— REQUIREMENT —
Print the material below verbatim, from the line with "Across the objects" through the end of the material, both ends included.

(Excerpts of spatial question data)

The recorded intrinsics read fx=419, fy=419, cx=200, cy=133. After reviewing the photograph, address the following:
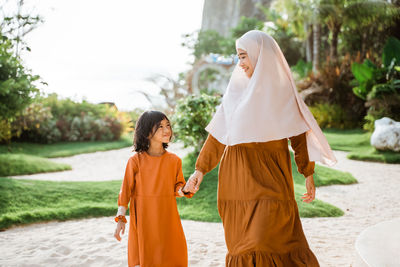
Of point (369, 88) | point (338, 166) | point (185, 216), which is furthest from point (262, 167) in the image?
point (369, 88)

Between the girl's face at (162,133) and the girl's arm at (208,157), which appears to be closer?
the girl's arm at (208,157)

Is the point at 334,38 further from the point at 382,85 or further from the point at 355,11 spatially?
the point at 382,85

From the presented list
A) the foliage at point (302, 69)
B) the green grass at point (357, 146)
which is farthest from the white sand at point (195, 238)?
the foliage at point (302, 69)

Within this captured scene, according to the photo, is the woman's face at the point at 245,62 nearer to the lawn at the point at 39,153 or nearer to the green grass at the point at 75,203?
the green grass at the point at 75,203

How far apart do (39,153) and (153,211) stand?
12.5m

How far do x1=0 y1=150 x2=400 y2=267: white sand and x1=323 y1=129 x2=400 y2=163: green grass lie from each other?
2.83 meters

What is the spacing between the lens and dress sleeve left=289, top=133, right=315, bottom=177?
2.66 metres

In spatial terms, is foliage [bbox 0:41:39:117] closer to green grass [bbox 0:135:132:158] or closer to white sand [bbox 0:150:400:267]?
white sand [bbox 0:150:400:267]

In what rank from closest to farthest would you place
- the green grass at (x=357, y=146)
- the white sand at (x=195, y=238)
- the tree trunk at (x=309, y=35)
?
the white sand at (x=195, y=238)
the green grass at (x=357, y=146)
the tree trunk at (x=309, y=35)

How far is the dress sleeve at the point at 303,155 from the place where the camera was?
266 cm

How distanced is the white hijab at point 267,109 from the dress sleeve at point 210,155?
82 mm

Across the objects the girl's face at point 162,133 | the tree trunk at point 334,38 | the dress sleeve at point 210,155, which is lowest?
the dress sleeve at point 210,155

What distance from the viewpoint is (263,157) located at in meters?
2.56

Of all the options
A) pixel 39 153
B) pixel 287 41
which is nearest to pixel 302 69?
pixel 287 41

— CORRECT RESPONSE —
Across the objects the girl's face at point 162,133 | the tree trunk at point 334,38 | the dress sleeve at point 210,155, which is lowest?
the dress sleeve at point 210,155

What distance from the viewpoint is (263,157) located at in meters?
2.56

Of all the options
A) pixel 39 153
B) pixel 287 41
which is nearest to pixel 302 69?
pixel 287 41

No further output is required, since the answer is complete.